Cette hypothèse moyenne, toutefois, n’éclaire elle-même qu’une partie de la réalité dissimulée par le jargon des « solutions politiques » opposées aux « solutions militaires ». Une chose est le conflit intra-occidental entre le nain européen (et post-colonial) et le titan américain (et anti-colonial), conflit datant d’ailleurs de bientôt un siècle et bien parti pour durer un siècle encore. Autre chose est le conflit sémantique qui se joue à fleurets mouchetés entre utilisateurs de la langue de bois du jour. À qui ferait-on croire qu’un François Hollande qui a nettement contribué à asseoir la démocratie parlementaire au Mali grâce à une victoire militaire (d’ailleurs fort peu commentée – pourquoi ?) opposerait, quand il réfléchit, le politique et le stratégique ! Il faut donc bien supposer – voici l’hypothèse haute – que, dans le milieu même qui a introduit le clivage primitif qui nous occupe (le clivage de la politique qui serait toute pacifique et de la guerre rechute dans la barbarie), on ne s’entend pas – mais alors, pas du tout – sur sa fonction et sur son utilité.
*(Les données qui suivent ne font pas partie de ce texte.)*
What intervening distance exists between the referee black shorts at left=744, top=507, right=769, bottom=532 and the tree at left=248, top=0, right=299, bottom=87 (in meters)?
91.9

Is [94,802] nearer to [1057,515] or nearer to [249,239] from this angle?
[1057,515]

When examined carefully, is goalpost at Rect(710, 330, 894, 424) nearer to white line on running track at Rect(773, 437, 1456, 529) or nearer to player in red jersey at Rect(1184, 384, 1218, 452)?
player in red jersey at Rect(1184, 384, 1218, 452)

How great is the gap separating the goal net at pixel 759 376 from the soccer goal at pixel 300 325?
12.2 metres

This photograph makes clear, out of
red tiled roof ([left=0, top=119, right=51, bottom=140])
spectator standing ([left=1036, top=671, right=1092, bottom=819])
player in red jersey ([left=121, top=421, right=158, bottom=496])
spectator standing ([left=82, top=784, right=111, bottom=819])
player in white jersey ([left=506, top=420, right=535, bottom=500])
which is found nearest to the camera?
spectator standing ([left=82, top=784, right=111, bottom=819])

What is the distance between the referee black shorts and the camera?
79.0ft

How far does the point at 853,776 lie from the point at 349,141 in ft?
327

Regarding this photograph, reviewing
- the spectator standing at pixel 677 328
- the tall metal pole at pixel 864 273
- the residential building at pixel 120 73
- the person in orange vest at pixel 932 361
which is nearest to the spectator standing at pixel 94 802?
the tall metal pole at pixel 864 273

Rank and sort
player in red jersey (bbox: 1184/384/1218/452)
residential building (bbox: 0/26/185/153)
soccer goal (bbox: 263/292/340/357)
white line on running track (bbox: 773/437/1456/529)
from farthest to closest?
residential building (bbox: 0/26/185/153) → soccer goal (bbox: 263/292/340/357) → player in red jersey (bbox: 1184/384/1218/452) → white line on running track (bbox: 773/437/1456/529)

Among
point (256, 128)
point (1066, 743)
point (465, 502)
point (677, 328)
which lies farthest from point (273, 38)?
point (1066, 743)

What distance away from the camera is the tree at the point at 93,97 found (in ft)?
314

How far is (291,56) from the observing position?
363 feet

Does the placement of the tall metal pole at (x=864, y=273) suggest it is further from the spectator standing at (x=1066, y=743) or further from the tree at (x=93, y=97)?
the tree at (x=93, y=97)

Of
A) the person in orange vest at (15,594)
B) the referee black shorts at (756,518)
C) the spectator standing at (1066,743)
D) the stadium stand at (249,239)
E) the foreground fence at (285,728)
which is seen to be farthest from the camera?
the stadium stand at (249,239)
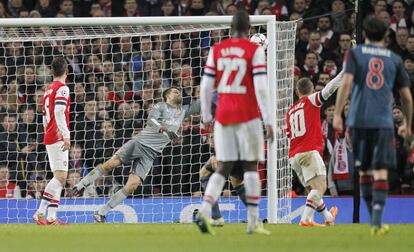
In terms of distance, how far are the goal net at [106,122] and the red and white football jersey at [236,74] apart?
548cm

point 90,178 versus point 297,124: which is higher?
point 297,124

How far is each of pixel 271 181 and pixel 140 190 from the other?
11.0ft

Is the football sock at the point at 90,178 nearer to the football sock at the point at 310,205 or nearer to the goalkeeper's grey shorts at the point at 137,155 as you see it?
the goalkeeper's grey shorts at the point at 137,155

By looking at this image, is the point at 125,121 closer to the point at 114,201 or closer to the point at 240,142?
the point at 114,201

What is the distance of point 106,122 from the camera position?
58.4 feet

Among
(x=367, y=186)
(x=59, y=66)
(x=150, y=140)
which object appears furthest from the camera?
(x=150, y=140)

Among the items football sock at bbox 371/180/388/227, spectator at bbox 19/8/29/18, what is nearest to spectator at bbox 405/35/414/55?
spectator at bbox 19/8/29/18

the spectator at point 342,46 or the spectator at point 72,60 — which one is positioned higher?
the spectator at point 342,46

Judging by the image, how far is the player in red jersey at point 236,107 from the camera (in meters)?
11.4

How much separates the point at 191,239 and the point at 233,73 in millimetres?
1718

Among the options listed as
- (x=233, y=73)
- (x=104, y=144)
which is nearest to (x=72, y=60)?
(x=104, y=144)

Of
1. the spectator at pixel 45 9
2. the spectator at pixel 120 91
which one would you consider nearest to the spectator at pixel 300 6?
the spectator at pixel 120 91

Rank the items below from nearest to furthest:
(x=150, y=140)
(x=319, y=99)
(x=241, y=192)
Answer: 1. (x=241, y=192)
2. (x=319, y=99)
3. (x=150, y=140)

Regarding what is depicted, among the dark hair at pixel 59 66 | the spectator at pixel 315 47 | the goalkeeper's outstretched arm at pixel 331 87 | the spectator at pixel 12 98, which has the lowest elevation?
the spectator at pixel 12 98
Il y aurait mésentente profonde au sein même de la classe qui décide de la paix et de la guerre – et mésentente si profonde, si dangereuse de par l’acuité même de la divergence, qu’il urgerait de la camoufler, y compris avec des moyens aussi grossiers, aussi puérils et aussi dégradants que le jargon abrutissant qui invoque une politique sans force et une guerre sans raison.

Nous avons évoqué ici même, récemment, un des symptômes de cette situation, en commentant le livre intitulé La Guerre hors limites (billet du 22 juin 2013, « La sécurité insidieuse »). Le jargon hyper-pacifiste, en Europe, des responsables en titre de la guerre et de la paix témoigne d’une discorde grave, parmi eux, du sens même, du sens actuel de cette différence entre guerre et paix – pour la raison décelée par les auteurs de la « guerre hors limites » : ce qui s’illimite tend de fait à se refuser à la définition, donc à la maîtrise. Il n’y a donc qu’un seul moyen efficace et noble de contenir le désastre du mensonge politique à la mode en Europe : aux formes inédites et insolites de violence qui menacent la convivialité humaine, consacrer l’enquête rigoureuse sans laquelle nous ne pourrions ni donner leur nom aux choses ni nous assurer de durer parmi elles. Mensonge non pas concerté (il ne tiendrait pas longtemps), et non pas mensonge de complaisance, mais silence par omission collective et par consentement actif, véritable torture infligée à la réalité élémentaire, torture au grand jour, torture de langage surgissant parmi nous, bénéficiant de la même tolérance que sa sœur la torture officieuse des corps emprisonnés sans lois ni jugement. Étrange défaite de la pensée, véritable omerta, où la violence faite par tous à leur propre langage leur permet de retarder le moment de l’épreuve de vérité.